* Problem requirements *
Nothing but the records, repeated word for word and free of pictures, belongs in the answer.

────────────────

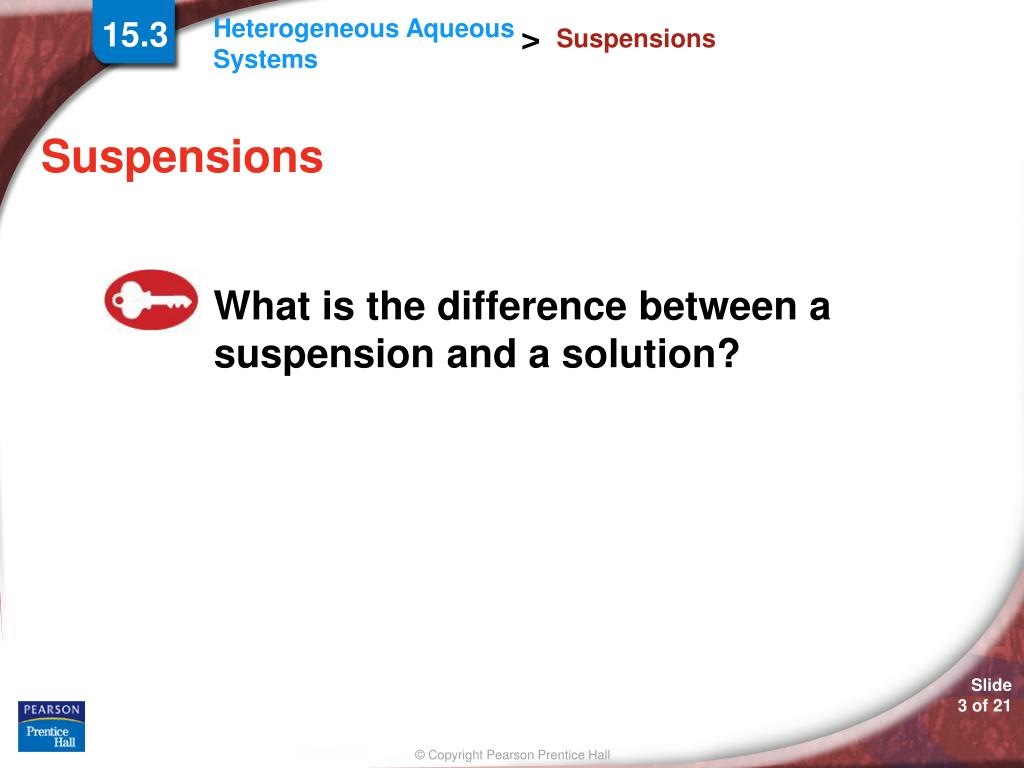 15.3

Heterogeneous Aqueous Systems > Suspensions

Suspensions

What is the difference between a suspension and a solution?

PEARSON
Prentice Hall

© Copyright Pearson Prentice Hall

Slide 3 of 21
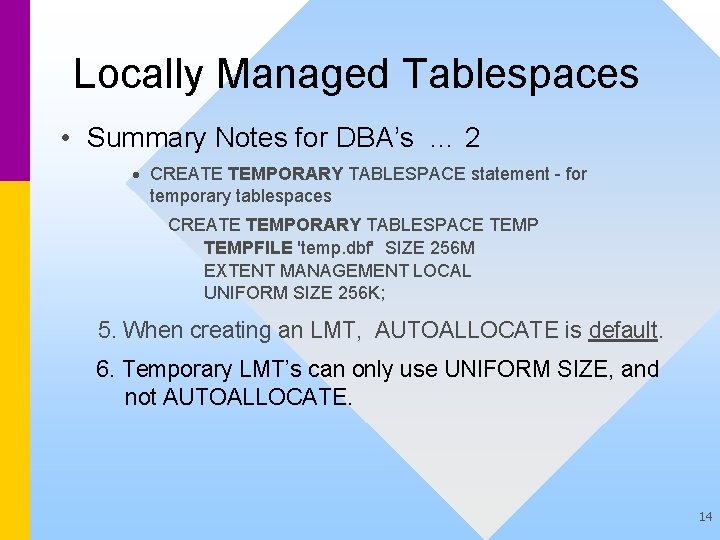 Locally Managed Tablespaces

• Summary Notes for DBA's … 2

• CREATE TEMPORARY TABLESPACE statement - for temporary tablespaces

CREATE TEMPORARY TABLESPACE TEMP
TEMPFILE 'temp.dbf' SIZE 256M
EXTENT MANAGEMENT LOCAL
UNIFORM SIZE 256K;

5. When creating an LMT, AUTOALLOCATE is default.

6. Temporary LMT's can only use UNIFORM SIZE, and not AUTOALLOCATE.

14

────────────────

* Answer to the exercise *
 15.3

Heterogeneous Aqueous Systems > Suspensions

Suspensions

What is the difference between a suspension and a solution?

PEARSON
Prentice Hall

© Copyright Pearson Prentice Hall

Slide 3 of 21
 Locally Managed Tablespaces

• Summary Notes for DBA's … 2

• CREATE TEMPORARY TABLESPACE statement - for temporary tablespaces

CREATE TEMPORARY TABLESPACE TEMP
TEMPFILE 'temp.dbf' SIZE 256M
EXTENT MANAGEMENT LOCAL
UNIFORM SIZE 256K;

5. When creating an LMT, AUTOALLOCATE is default.

6. Temporary LMT's can only use UNIFORM SIZE, and not AUTOALLOCATE.

14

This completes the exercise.